(Saved data entries)
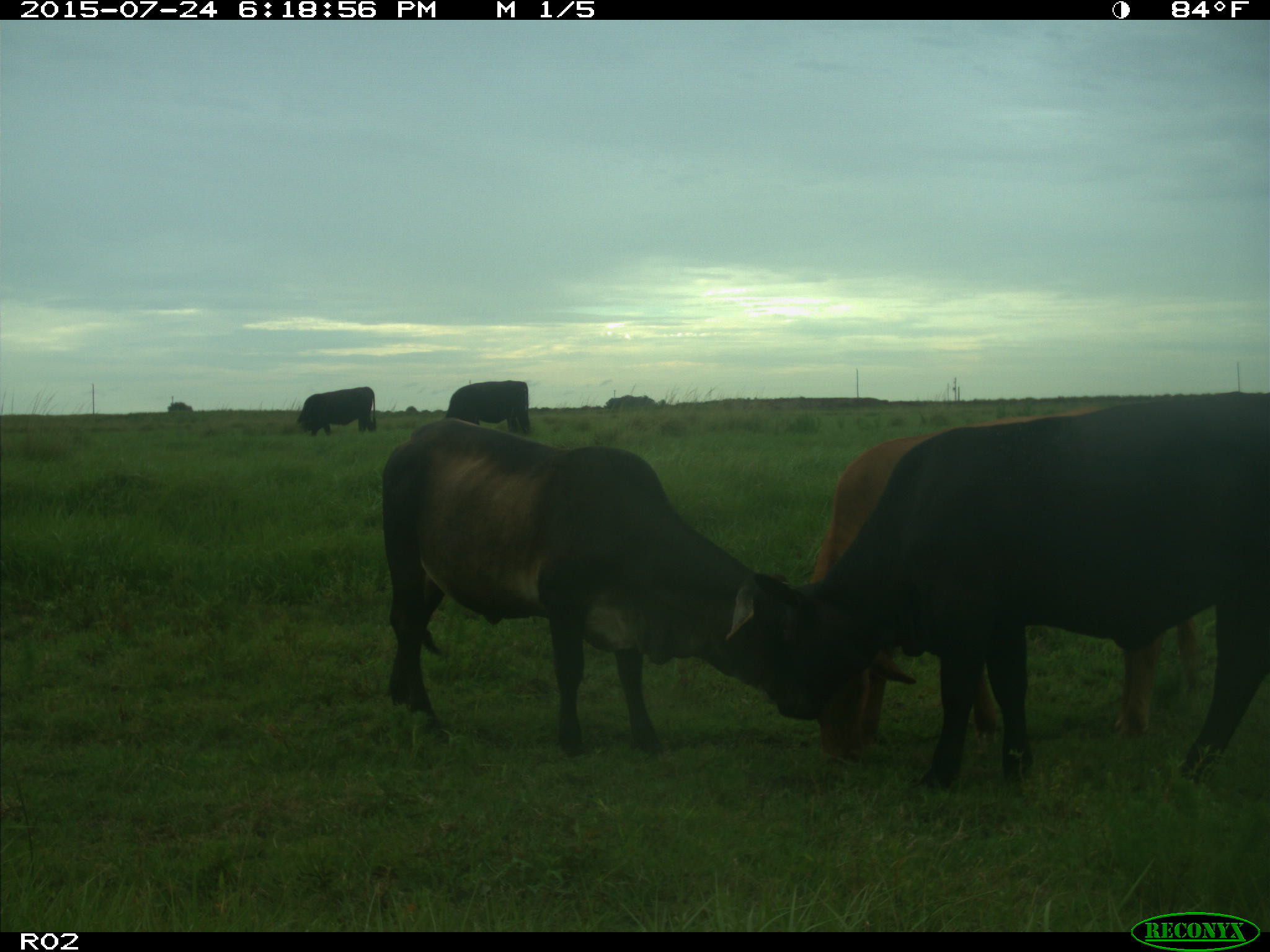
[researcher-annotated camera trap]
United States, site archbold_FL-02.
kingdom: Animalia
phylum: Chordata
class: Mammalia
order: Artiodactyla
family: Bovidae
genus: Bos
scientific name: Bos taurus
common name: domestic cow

==

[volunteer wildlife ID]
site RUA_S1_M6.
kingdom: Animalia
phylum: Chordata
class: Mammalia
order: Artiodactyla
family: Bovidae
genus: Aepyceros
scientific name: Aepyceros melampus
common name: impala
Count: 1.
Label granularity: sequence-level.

BRIEF: As the answer, set down only the lines from the data above between the one holding "[researcher-annotated camera trap]" and the one holding "common name: domestic cow", inclusive, exactly as they read.

FINISHED EXERCISE:
[researcher-annotated camera trap]
United States, site archbold_FL-02.
kingdom: Animalia
phylum: Chordata
class: Mammalia
order: Artiodactyla
family: Bovidae
genus: Bos
scientific name: Bos taurus
common name: domestic cow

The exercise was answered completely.